Let me give some thought upon the topics, I am actually working in this stuff of AI and intelligence.

Statistics and AI-Math are a thought new “way” to machine-learn over raw data, dicovering order among kaos. All they are some kindof regression-calculus, applied in this or that way. all are somehow equivalent, even neural networks are similar to SVM and HMM is easily understand as of modelling statsitic behavior in a super-simplistic way (short dependencies). We (life on earth) do similar stuff in our brains + chemical logic since we were simple amoebas!

Actually I am focused upon simple “understanding” of the supposed logic that may be lies behind the human brain.

For example a formidable problem is to understand the complex “date-time” specification done in Natural Language.

The number of usable combinations is practically undefined (or too high)
you can use many mdifiers like after, previous, then when while etc. upon you might try to find some logic.

Many libraries tried and attempt to do this, may using using regular expressions (even at word/POS-level) many are in Javascript, and many others are open source. But they all have a high failure-ratio (>50%) when you really express a date/time as your mind dictates, in each and any situation, no constrains.
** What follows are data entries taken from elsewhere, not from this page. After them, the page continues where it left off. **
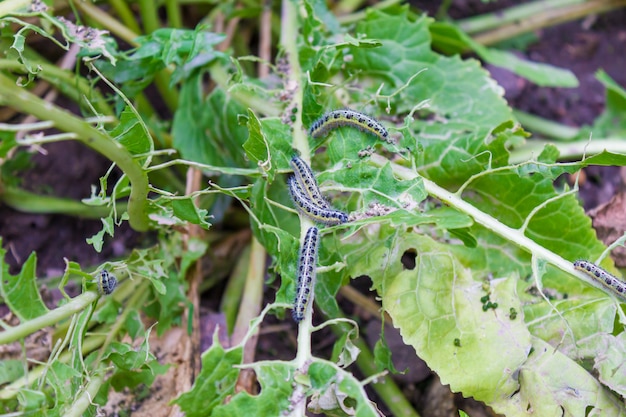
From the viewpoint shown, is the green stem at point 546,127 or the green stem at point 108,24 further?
the green stem at point 546,127

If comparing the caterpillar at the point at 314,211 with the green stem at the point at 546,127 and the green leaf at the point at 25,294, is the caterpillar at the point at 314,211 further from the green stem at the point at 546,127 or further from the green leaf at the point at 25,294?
the green stem at the point at 546,127

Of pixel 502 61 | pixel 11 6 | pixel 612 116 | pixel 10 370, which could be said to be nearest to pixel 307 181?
pixel 11 6

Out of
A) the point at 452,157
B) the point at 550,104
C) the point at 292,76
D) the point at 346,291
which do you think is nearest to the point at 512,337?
the point at 452,157

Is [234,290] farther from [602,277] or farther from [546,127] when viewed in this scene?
[546,127]

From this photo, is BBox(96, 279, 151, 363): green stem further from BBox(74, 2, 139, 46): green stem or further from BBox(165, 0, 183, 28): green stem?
BBox(165, 0, 183, 28): green stem

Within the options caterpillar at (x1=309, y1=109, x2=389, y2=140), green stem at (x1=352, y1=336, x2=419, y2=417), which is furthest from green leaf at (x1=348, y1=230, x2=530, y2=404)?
green stem at (x1=352, y1=336, x2=419, y2=417)

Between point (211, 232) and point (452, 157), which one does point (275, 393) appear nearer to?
point (452, 157)

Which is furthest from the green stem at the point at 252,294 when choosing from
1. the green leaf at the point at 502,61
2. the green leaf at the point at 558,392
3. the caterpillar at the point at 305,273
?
the green leaf at the point at 502,61
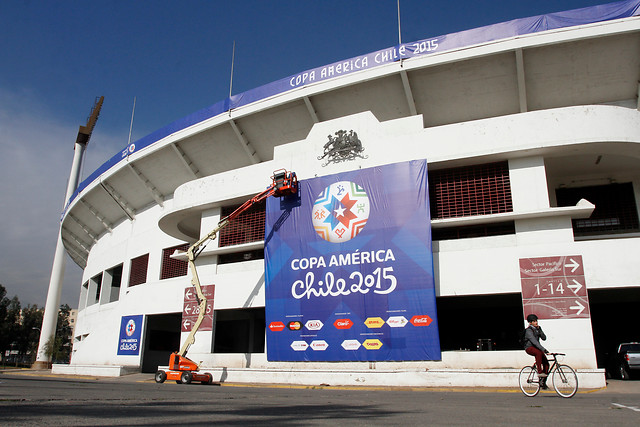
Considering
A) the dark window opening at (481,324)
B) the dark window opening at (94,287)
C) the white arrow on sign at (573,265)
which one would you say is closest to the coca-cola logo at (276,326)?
the dark window opening at (481,324)

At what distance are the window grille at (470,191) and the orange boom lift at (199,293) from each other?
6.20m

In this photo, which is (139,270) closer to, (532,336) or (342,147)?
(342,147)

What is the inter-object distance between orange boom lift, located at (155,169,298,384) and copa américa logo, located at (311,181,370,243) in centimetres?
165

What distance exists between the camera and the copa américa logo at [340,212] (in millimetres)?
18516

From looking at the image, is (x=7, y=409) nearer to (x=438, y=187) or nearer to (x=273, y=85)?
(x=438, y=187)

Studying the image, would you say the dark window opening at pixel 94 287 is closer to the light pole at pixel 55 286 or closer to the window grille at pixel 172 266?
the light pole at pixel 55 286

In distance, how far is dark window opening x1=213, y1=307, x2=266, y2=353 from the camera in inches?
1089

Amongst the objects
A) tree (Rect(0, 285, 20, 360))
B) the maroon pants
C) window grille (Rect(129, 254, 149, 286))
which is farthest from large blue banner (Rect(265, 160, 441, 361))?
tree (Rect(0, 285, 20, 360))

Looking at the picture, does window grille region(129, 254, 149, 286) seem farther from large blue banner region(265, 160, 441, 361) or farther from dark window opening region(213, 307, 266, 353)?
large blue banner region(265, 160, 441, 361)

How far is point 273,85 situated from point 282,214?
26.6ft

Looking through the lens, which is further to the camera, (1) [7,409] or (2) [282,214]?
(2) [282,214]

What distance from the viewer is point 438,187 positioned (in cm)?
1891

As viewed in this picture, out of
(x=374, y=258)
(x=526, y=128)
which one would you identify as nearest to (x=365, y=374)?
(x=374, y=258)

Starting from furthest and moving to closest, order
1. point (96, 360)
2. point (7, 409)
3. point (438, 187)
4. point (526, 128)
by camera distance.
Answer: point (96, 360) < point (438, 187) < point (526, 128) < point (7, 409)
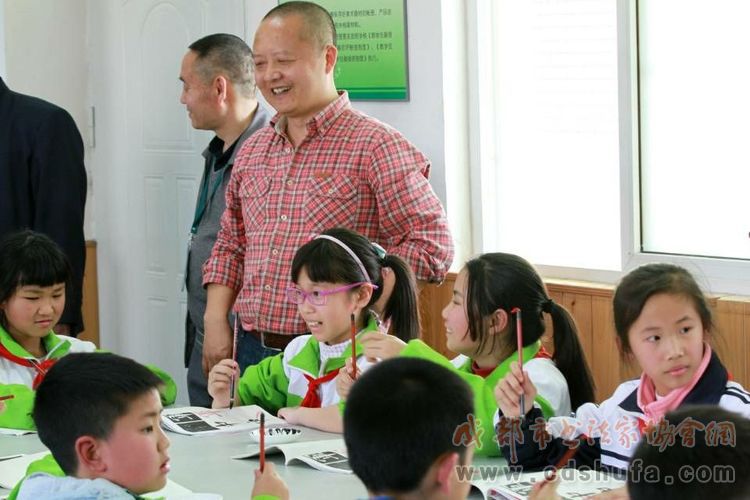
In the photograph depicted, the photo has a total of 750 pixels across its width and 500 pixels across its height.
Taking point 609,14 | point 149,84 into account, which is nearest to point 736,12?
point 609,14

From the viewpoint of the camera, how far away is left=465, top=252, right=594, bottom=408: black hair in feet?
9.00

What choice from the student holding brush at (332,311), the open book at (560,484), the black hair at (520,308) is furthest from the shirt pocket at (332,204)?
the open book at (560,484)

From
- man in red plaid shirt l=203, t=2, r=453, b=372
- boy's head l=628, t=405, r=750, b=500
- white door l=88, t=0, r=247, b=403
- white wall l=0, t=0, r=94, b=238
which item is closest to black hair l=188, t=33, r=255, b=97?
white door l=88, t=0, r=247, b=403

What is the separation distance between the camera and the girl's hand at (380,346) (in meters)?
2.73

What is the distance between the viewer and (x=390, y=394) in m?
1.51

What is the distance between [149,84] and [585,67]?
2.05 metres

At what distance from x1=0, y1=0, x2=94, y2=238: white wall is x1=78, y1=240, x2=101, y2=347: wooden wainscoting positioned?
0.47 metres

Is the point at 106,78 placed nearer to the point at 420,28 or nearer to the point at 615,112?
the point at 420,28

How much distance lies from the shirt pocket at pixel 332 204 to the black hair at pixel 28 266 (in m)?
0.69

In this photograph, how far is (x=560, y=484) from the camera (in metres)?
2.21

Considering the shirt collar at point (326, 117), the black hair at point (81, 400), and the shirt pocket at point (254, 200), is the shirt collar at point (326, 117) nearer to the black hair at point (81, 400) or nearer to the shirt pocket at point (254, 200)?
the shirt pocket at point (254, 200)

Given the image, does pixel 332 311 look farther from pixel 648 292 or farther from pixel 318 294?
pixel 648 292

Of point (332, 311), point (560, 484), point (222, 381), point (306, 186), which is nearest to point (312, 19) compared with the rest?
point (306, 186)

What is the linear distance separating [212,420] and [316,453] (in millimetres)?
469
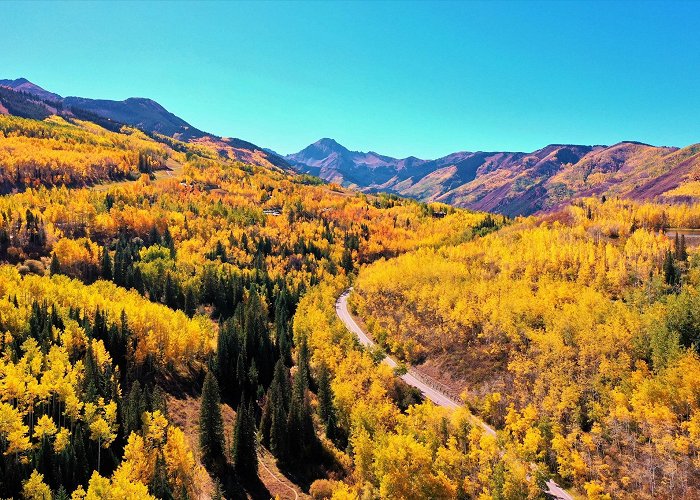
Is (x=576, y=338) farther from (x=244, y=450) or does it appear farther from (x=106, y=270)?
(x=106, y=270)

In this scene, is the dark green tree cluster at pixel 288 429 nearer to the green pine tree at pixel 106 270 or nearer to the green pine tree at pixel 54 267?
the green pine tree at pixel 106 270

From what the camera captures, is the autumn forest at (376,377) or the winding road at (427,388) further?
the winding road at (427,388)

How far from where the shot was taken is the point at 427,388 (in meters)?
103

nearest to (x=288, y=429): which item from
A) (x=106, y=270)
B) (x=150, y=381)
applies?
(x=150, y=381)

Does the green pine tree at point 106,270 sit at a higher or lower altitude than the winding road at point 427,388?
lower

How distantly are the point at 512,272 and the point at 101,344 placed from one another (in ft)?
364

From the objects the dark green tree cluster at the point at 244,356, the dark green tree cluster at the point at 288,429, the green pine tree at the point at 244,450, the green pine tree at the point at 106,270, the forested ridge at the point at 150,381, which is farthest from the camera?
the green pine tree at the point at 106,270

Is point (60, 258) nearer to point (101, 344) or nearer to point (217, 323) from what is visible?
point (217, 323)

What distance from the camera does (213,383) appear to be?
265 feet

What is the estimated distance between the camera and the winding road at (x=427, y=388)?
67819 millimetres

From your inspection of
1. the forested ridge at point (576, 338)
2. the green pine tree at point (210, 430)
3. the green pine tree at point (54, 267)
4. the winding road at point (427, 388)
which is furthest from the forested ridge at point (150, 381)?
the forested ridge at point (576, 338)

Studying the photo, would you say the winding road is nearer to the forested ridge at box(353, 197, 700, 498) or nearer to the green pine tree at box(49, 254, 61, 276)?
the forested ridge at box(353, 197, 700, 498)

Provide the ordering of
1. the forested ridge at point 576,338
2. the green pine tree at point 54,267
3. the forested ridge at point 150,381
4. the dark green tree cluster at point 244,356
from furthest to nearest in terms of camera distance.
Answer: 1. the green pine tree at point 54,267
2. the dark green tree cluster at point 244,356
3. the forested ridge at point 576,338
4. the forested ridge at point 150,381

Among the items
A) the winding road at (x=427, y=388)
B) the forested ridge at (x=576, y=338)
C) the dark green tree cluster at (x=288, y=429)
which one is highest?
the forested ridge at (x=576, y=338)
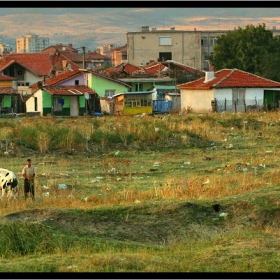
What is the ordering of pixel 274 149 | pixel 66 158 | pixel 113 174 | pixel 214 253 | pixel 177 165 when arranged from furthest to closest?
pixel 274 149 < pixel 66 158 < pixel 177 165 < pixel 113 174 < pixel 214 253

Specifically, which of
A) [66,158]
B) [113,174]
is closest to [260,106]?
[66,158]

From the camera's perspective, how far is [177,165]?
2002 centimetres

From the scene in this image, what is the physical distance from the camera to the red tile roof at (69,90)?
46.4 metres

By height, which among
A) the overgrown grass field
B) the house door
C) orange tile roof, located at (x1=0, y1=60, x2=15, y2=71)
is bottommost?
the overgrown grass field

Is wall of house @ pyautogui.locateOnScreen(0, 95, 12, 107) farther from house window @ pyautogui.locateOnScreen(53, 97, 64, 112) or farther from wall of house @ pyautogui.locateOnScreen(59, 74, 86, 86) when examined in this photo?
house window @ pyautogui.locateOnScreen(53, 97, 64, 112)

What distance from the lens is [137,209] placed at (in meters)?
11.6

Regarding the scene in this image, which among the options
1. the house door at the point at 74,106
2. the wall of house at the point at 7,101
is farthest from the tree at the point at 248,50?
the wall of house at the point at 7,101

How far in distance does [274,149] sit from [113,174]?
22.7ft

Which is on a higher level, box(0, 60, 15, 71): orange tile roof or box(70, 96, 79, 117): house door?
box(0, 60, 15, 71): orange tile roof

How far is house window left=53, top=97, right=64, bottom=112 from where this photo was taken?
4694 centimetres

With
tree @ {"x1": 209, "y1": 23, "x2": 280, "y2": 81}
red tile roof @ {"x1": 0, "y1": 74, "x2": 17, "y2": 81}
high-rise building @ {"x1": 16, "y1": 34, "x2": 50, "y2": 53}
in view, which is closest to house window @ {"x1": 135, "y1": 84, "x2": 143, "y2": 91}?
red tile roof @ {"x1": 0, "y1": 74, "x2": 17, "y2": 81}

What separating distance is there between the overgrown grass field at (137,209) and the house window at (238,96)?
2287 centimetres

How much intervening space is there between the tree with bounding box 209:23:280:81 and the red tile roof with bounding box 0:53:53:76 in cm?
1415

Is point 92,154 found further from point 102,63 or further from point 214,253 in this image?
point 102,63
SO I tried not to theorize too much and constructed an essay of a logical-math for this kindof stuff.

The steps are simple using KISS lemma

1) Transform ‘words’ into an abstract chain of math representation (vector, with attributes, many of them might operate if chained)
2) Sort this “chain” in a “intelligible logical-way” (my own deduction, no background theory) even with possible multiple-representation (ambiguity)
3) assemble the chain, operating upon the context, discarding the most ambiguity, and ponderating each “plausibility” of the time-date logic operation, doing pertinent date-time math.
4) output the result in a Date-Time Period/logic (an instanced class)
5) convert this class into operable data (intersections, time-date points, recurrence)
6) generate apropriate Natural Language

ah.. ¿the results?

A somehow greedy-buggy algorithm, but generally nice and works acceptable… I tried to pach all leaks (but still has many..) but..

Understands even strange things like (translated to English) it actually does it in Spanish:

“the day after yesterday in the morning”
“second monday of the third month of the last year at night”
“first thursday of the last month of the year after 2003”
“next friday 13th”
“last saturday night” (fever..)
“year 2002 last month first wednesday”

..enjoy!

and thats weired enoug for me!

 

thats it

 

 


 

 

 

 

 

 
  [ # 39 ]
Andres Hohendahl - Oct 5, 2013:

Statistics and AI-Math are a thought new “way” to machine-learn over raw data, dicovering order among kaos. All they are some kindof regression-calculus, applied in this or that way.

That is how Google is treating the math applied to AI, too, and I believe that is going astray with respect to understanding the essence of intelligence. For example, I can’t believe that when a bee rotates an incoming image to match it to a learned visual pattern that statistics is the essence of that operation. At the very least animal brains do something like affine transformations, which has nothing to do with statistics. Statistics is more useful for making sense of large quantities of data of which one has no prior applicable knowledge, which is a useful applied direction of research for existing digital computers, but a truly intelligent machine would not need such statistical operations since it would have understood all that data right from the start when the data was being inputted! I’m “going for the jugular”, trying to make a breakthrough in AI that challenges the very essence of the math, representations, and machines we’ve been using that have been so unsuccessful for producing strong AI.

 

 

 
  [ # 40 ]

Mark, forgive e but I dont agree with you on the though that “statistics cannot describe true-AI”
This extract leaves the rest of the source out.